Friday, March 23, 2007

State Takes Control of Troubled Public Schools in St. Louis

Photo by Huy Richard Mach/St. Louis Post-Dispatch


The New York Times reports:

The Missouri State Board of Education voted on Thursday to take control of the troubled St. Louis public schools.

At an emotional meeting in Jefferson City that was interrupted by students who had arrived by bus from here to protest the expected decision, the board voted, 5 to 1, to strip the St. Louis Public School District of its accreditation, effective June 15.

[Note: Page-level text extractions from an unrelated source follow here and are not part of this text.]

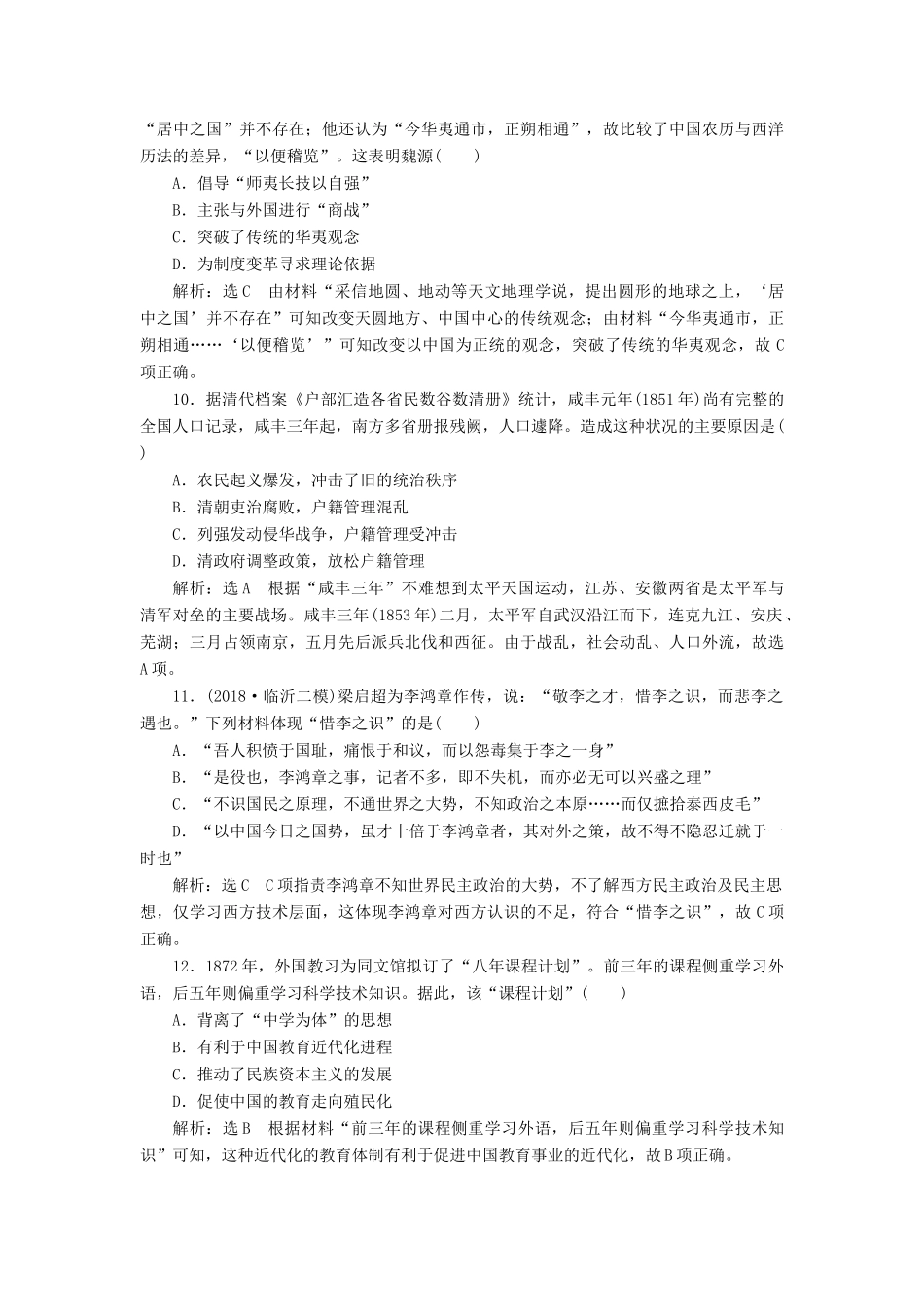 “居中之国”并不存在；他还认为“今华夷通市，正朔相通”，故比较了中国农历与西洋历法的差异，“以便稽览”。这表明魏源(　　)

A．倡导“师夷长技以自强”

B．主张与外国进行“商战”

C．突破了传统的华夷观念

D．为制度变革寻求理论依据

解析：选C　由材料“采信地圆、地动等天文地理学说，提出圆形的地球之上，‘居中之国’并不存在”可知改变天圆地方、中国中心的传统观念；由材料“今华夷通市，正朔相通……‘以便稽览’”可知改变以中国为正统的观念，突破了传统的华夷观念，故C项正确。

10．据清代档案《户部汇造各省民数谷数清册》统计，咸丰元年(1851年)尚有完整的全国人口记录，咸丰三年起，南方多省册报残阙，人口遽降。造成这种状况的主要原因是(　　)

A．农民起义爆发，冲击了旧的统治秩序

B．清朝吏治腐败，户籍管理混乱

C．列强发动侵华战争，户籍管理受冲击

D．清政府调整政策，放松户籍管理

解析：选A　根据“咸丰三年”不难想到太平天国运动，江苏、安徽两省是太平军与清军对垒的主要战场。咸丰三年(1853年)二月，太平军自武汉沿江而下，连克九江、安庆、芜湖；三月占领南京，五月先后派兵北伐和西征。由于战乱，社会动乱、人口外流，故选A项。

11．(2018·临沂二模)梁启超为李鸿章作传，说：“敬李之才，惜李之识，而悲李之遇也。”下列材料体现“惜李之识”的是(　　)

A．“吾人积愤于国耻，痛恨于和议，而以怨毒集于李之一身”

B．“是役也，李鸿章之事，记者不多，即不失机，而亦必无可以兴盛之理”

C．“不识国民之原理，不通世界之大势，不知政治之本原……而仅摭拾泰西皮毛”

D．“以中国今日之国势，虽才十倍于李鸿章者，其对外之策，故不得不隐忍迁就于一时也”

解析：选C　C项指责李鸿章不知世界民主政治的大势，不了解西方民主政治及民主思想，仅学习西方技术层面，这体现李鸿章对西方认识的不足，符合“惜李之识”，故C项正确。

12．1872年，外国教习为同文馆拟订了“八年课程计划”。前三年的课程侧重学习外语，后五年则偏重学习科学技术知识。据此，该“课程计划”(　　)

A．背离了“中学为体”的思想

B．有利于中国教育近代化进程

C．推动了民族资本主义的发展

D．促使中国的教育走向殖民化

解析：选B　根据材料“前三年的课程侧重学习外语，后五年则偏重学习科学技术知识”可知，这种近代化的教育体制有利于促进中国教育事业的近代化，故B项正确。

The board also voted to provide for a transitional three-member panel appointed by state and local officials to run the city’s 93 public schools, many of which are old and run-down. The district’s seven-member school board will remain intact, but will have no governing authority.
The governor, the mayor of St. Louis and the president of the city’s Board of Aldermen will each appoint one-member to the transition panel.

A spokesman for the Missouri Department of Elementary and Secondary Education, Jim Morris, said the three-member panel was expected to run the district for the next six years, although the State Board of Education could elect to extend the panel’s term indefinitely.
“Ideally, the local board would be in a position to resume authority over the district once it’s turned around,” Mr. Morris said.

The St. Louis school district is at least the seventh to be taken over by a state since March 2004, said Jennifer Dounay, policy analyst for the Education Commission of the States, but none were as large as St. Louis. A year ago, the Maryland legislature blocked an attempt to take over the Baltimore schools.

The St. Louis district, which has 35,000 students — many of whom are poor or homeless — has a history of financial, administrative and student achievement failures. Its cumulative debt in 2006 was almost $25 million, according to the State Board of Education, and it has had six superintendents since 2003.